User Guide
Appendices.....127
Appendix G:Appliance Troubleshooting
LAN performance
If you're experiencing issues between the appliance and the network, issue the ethtool eth0 or
ethtool eth1 command to determine if the appliance is communicating with the network switch at
half duplex. This can happen if the network switch is not set to auto-negotiate speed and duplex
(the appliance only supports auto). When a network switch is static and the appliance is auto, the
two will not be able to communicate with matching duplex, leading to poor network peformance.

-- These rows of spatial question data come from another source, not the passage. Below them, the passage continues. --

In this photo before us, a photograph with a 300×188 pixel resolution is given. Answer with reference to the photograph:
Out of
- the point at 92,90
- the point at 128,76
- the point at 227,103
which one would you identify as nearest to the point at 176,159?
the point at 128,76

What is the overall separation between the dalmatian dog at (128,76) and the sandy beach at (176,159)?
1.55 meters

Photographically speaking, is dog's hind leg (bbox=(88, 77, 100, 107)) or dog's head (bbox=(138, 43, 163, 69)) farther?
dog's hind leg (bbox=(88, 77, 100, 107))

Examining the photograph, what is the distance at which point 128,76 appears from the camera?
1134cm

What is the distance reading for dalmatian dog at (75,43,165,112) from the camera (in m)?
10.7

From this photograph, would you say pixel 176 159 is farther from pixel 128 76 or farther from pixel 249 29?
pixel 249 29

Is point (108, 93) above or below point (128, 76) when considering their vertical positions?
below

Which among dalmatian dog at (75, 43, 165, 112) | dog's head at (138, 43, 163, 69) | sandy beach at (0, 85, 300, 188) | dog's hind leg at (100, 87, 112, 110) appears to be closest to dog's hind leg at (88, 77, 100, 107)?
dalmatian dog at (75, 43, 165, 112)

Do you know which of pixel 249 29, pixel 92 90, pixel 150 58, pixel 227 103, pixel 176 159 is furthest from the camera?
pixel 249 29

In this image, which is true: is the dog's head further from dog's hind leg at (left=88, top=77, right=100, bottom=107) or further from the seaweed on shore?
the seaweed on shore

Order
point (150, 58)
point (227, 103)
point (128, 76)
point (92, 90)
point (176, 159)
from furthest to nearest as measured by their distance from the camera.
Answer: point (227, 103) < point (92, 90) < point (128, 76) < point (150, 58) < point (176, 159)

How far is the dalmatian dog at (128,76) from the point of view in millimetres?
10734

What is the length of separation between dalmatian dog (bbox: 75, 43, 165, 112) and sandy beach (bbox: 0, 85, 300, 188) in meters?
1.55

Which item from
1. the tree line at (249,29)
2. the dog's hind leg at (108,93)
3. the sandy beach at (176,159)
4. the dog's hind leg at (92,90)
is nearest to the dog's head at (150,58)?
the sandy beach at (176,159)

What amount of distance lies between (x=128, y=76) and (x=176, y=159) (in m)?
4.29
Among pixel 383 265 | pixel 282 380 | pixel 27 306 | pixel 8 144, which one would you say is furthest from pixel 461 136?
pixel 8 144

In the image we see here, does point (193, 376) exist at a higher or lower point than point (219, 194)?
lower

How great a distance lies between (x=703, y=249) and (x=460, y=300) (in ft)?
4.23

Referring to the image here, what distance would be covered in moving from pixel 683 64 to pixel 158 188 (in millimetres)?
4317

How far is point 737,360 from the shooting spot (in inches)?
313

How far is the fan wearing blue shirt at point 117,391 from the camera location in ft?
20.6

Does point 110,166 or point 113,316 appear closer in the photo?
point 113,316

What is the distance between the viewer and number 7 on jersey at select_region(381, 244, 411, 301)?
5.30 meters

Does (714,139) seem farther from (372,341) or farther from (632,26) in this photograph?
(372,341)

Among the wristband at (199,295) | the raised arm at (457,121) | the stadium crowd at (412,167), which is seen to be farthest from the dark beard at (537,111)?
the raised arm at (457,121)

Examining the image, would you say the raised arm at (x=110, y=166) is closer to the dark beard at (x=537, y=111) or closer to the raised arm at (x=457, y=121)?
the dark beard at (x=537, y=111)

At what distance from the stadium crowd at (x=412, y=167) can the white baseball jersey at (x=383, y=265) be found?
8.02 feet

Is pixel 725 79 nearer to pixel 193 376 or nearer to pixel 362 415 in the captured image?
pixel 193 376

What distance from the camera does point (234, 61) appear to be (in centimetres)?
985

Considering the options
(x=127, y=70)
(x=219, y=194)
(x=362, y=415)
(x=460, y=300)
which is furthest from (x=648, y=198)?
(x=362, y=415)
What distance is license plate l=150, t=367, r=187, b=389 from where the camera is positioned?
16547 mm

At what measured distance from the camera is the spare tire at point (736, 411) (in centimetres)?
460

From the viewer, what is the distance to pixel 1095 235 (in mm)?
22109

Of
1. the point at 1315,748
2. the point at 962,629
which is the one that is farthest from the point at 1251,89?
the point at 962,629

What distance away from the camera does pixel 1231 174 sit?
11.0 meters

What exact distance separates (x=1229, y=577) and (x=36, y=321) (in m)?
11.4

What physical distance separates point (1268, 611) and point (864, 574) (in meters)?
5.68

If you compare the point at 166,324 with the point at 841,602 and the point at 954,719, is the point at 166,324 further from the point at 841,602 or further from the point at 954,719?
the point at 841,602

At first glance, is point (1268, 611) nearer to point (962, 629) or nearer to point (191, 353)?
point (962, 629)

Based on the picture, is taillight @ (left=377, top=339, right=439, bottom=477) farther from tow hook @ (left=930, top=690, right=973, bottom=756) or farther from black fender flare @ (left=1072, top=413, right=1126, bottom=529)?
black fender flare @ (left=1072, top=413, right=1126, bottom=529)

To resolve this, have the network administrator set the network switch port to auto-negotiate speed
and duplex.
To assist in troubleshooting issues related to connectivity, sessions, time-outs or other network-
related problems, a network traffic packet capture may be performed. At the appliance shell,
execute the tcpdump command on one interface at a time that lies within the communication path
between the user-appliance and the appliance-target. Save the output of the tcpdump to the
/download directory, then copy the output file to a workstation for analysis using tools such as
WinSCP and Wireshark.
For example, to capture from both the eth0 and the priv interfaces:
tcpdump -i eth0 -w /download/networktrace1.cap and tcpdump -i priv -w
/download/networktrace2.cap
WAN performance
If KVM, virtual media or firmware uploads are slow or fail across a network WAN, many network
routers that connect to WAN links (Frame Relay, ATM, SONET or VPN) often are set to fragment
large IP packets into smaller chunks. The maximum size of an IP packet is defined as MTU within
all devices connecting to networks. The appliance's MTU defaults to 1500 bytes and the appliance
sends all traffic with the "Don't Fragment" bit enabled in the IP header. An IP packet that doesn't
want to be fragmented is discarded by a router that must fragment large packets before
transmitting them across a WAN link.
To resolve this, you can decrease the size of the appliance's MTU in the network settings, which will
generate smaller IP packets. This will increase the total number of packets that get created, but
they will be small enough to cross the WAN link without being discarded and should improve the
situation. Don't do this unless you are sure that the appliance traffic is being discarded by the
customer WAN router because of fragmentation.